Contributing Effects of AM Fungal Colonization on Tomato Plant Growth and K+ Acquisition

Improving the availability of mineral nutrients for plants is one of the major contributions of AM symbiosis. Although the role of AM symbiosis in plant K+ nutrition received much less attention than Pi and N (Mäder et al., 2000; Nagy et al., 2006; Chen et al., 2007; Javot et al., 2007), an increased K accumulation in distinct tissues upon AM symbiosis has been reported related to diverse plant species (Perner et al., 2007; Baslam et al., 2013; Oliveira et al., 2016). Physiological analysis of the AM-associated responses of M. truncatula plants revealed a significant increase of root biomass and K+ content in AM plants under the K+ deprivation condition (Garcia et al., 2017). In this study, we also observed that the AM tomato plants had a higher root biomass by more than 20% than the NM plants under the low-K+ condition (Fig. 1B). However, in the high-K+ treatment, the AM plants showed more growth advantages, with shoot and root biomass increased by nearly 40% compared with the NM control plants (Fig. 1, A and B). Moreover, inoculation with AM fungus resulted in a much higher K+ accumulation in AM plants than the NM plants, irrespective of K+ regimen (Fig. 1, C and D). These findings highlighted the positive roles of AM fungal colonization in tomato plant growth and K+ acquisition. However, it could not be ruled out that the increased K+ accumulation in mycorrhizal tomato plants might be a partial consequence of an improved Pi uptake, as earlier studies have proposed K+ to be one of the major counter-ions of polyphosphates, which forms a phosphate reserve for the host plant in AM symbiosis (Bücking and Heyser, 1999). A recent study of the K nutrition of ectomycorrhizal Pinus pinaster showed that altered K+ transfer toward the host plant could affect fungal Pi translocation to the shoots, suggesting that interactions would also take place during the uptake of K+ and Pi by ectomycorrhizal plants (Garcia et al., 2014).

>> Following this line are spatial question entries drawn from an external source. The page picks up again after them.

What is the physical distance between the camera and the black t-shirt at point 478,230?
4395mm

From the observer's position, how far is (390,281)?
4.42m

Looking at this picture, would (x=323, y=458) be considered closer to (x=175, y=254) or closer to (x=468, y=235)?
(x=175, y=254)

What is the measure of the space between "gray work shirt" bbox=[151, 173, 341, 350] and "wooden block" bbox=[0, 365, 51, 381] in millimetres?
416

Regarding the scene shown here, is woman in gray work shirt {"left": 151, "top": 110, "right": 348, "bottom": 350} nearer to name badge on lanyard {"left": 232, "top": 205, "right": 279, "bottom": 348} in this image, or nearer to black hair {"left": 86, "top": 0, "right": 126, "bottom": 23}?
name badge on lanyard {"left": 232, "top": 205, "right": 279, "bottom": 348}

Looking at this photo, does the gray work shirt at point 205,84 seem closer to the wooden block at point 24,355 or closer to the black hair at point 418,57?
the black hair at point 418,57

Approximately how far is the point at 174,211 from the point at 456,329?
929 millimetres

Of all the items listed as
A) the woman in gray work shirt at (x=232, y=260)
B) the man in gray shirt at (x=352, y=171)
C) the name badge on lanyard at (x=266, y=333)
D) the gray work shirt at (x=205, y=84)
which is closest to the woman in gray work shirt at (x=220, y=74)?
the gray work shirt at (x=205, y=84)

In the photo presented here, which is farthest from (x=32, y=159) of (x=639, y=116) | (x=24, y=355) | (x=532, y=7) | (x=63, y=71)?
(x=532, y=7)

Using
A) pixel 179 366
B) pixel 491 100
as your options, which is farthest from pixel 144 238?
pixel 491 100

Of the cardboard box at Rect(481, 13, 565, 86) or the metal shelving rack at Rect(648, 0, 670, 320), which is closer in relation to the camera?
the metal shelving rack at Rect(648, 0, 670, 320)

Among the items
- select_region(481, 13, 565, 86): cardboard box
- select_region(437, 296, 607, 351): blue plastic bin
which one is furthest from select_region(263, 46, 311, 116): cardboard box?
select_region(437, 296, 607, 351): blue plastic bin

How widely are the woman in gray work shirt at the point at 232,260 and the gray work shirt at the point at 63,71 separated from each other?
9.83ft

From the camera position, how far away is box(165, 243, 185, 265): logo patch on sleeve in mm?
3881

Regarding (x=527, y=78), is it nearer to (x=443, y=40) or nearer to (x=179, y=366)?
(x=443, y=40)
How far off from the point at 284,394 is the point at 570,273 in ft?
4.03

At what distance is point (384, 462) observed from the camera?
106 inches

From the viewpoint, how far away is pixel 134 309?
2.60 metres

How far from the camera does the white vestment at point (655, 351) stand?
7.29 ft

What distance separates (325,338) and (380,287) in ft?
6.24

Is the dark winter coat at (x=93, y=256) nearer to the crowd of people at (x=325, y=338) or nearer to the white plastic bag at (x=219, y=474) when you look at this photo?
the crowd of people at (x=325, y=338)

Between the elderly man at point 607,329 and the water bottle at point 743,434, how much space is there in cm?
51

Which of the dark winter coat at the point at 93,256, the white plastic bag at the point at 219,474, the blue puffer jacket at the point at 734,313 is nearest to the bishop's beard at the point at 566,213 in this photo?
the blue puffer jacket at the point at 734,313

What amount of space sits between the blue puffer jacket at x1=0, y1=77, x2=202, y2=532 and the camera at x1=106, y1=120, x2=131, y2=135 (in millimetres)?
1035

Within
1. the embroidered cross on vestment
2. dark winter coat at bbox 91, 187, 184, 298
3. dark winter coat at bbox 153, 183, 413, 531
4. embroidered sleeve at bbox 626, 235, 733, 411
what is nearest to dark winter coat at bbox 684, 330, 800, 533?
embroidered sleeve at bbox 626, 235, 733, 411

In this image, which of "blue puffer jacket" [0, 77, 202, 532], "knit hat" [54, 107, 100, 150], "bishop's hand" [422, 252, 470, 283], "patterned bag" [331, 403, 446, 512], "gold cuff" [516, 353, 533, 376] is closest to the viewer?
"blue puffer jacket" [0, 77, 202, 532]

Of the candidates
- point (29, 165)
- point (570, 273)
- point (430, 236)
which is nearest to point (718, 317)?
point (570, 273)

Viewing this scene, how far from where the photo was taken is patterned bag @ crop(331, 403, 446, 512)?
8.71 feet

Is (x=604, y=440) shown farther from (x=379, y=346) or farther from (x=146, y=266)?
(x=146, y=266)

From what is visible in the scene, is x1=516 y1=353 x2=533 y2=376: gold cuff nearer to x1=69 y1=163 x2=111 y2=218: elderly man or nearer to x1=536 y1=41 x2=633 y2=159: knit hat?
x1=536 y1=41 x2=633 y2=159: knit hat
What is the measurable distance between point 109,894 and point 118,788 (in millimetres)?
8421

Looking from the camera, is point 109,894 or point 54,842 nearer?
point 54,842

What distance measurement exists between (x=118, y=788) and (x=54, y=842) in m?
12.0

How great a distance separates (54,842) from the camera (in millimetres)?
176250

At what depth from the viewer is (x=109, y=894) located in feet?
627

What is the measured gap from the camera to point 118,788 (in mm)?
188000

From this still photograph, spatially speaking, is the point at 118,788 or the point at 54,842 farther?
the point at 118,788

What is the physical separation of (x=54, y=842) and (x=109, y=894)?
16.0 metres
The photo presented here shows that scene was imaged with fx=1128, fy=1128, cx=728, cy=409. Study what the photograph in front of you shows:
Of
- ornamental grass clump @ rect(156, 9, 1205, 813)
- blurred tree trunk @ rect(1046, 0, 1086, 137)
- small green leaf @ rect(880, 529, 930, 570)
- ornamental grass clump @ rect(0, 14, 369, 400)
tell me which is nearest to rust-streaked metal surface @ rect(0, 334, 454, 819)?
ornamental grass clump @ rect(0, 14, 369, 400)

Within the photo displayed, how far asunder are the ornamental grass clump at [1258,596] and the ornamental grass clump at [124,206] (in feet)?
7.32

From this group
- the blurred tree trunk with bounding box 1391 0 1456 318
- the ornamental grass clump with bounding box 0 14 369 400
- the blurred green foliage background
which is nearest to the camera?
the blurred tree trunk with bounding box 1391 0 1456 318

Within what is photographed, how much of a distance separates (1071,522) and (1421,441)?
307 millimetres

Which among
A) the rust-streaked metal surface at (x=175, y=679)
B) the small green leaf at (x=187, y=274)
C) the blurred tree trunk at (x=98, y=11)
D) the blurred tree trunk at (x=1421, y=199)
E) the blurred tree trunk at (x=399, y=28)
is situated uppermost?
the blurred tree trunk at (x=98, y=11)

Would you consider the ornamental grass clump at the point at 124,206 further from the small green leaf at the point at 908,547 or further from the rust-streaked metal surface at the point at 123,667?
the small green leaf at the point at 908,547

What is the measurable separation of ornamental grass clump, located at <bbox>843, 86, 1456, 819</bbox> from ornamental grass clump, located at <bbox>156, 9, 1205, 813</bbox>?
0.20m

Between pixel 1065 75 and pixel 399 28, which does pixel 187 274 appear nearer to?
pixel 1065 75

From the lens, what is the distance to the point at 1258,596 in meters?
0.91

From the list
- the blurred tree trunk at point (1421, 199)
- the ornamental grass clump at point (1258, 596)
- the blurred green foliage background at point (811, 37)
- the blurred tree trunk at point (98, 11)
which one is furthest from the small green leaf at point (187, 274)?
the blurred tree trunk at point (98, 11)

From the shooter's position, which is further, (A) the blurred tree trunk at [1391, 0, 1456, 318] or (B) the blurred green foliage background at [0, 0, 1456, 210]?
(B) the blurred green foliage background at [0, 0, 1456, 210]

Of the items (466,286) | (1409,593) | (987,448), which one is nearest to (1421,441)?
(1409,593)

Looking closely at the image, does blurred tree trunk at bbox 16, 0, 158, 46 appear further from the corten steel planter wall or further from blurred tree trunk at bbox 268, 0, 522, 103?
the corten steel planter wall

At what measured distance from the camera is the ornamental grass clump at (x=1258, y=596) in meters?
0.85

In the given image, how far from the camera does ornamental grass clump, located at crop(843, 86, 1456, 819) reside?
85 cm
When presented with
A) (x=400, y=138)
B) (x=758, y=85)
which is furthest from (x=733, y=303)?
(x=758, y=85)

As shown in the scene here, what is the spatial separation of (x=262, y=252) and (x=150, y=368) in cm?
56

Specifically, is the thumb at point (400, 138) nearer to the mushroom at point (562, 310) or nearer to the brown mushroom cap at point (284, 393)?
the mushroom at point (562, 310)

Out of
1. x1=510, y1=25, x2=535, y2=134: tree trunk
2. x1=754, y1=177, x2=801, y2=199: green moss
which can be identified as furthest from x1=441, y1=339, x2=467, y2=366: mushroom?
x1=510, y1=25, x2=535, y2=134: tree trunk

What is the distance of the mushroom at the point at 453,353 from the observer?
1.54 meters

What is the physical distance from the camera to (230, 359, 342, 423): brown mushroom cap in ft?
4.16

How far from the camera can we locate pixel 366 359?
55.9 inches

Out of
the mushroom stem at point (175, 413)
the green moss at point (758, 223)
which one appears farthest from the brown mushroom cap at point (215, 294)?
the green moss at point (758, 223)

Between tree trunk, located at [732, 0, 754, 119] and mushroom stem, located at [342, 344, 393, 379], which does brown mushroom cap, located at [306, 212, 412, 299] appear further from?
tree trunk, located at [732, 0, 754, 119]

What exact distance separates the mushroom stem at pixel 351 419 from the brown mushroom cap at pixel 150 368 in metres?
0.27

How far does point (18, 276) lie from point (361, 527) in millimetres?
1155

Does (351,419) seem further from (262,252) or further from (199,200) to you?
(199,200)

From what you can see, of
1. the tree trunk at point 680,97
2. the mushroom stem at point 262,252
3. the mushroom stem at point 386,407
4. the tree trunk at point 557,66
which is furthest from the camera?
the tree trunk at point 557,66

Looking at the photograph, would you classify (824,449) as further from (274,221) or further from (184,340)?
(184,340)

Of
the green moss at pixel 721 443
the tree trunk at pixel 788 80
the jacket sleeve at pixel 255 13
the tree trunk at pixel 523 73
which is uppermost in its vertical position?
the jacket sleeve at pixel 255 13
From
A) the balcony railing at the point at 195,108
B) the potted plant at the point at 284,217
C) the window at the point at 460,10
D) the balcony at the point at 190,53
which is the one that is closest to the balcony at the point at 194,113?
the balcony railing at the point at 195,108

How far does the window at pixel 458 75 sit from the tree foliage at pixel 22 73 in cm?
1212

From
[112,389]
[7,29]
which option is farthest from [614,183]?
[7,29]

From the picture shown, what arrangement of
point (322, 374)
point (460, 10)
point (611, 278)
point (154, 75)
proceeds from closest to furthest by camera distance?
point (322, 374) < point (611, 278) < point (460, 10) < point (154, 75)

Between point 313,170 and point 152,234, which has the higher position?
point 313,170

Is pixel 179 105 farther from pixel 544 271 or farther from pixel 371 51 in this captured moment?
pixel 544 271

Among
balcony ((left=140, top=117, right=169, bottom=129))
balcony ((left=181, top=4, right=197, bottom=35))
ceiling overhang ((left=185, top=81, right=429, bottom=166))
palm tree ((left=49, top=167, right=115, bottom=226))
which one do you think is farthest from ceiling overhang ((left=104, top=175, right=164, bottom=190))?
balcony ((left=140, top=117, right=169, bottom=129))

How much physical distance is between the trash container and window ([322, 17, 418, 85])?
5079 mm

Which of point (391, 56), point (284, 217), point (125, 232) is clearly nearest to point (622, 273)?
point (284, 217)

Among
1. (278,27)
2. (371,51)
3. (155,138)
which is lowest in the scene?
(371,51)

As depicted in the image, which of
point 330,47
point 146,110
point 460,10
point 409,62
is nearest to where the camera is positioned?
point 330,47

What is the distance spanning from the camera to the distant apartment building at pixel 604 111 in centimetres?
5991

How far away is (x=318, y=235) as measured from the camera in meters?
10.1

SlHAK10 Is Involved in the Mycorrhizal K+ Uptake at the Intraradical Symbiotic Interface

The increased K+ accumulation in mycorrhizal tomato plants is a strong hint of the presence of an AM symbiotic pathway for K+ uptake in tomato. SlHAK10, the AM-induced K+ transporter, was proposed to be the suitable candidate for K+ uptake at the symbiotic interface, as its expression was specifically confined in the cells containing arbuscules (Fig. 2). Its capacity in K+ transport was demonstrated in both the heterologous yeast system and transgenic plants. Overexpression of SlHAK10 with the constitutive CaMV35S promoter led to a significant increase of K+ uptake under both the high-K+ (2 mm) and low-K+ (0.2 mm) conditions, regardless of the presence or absence of AM fungal colonization (Fig. 8).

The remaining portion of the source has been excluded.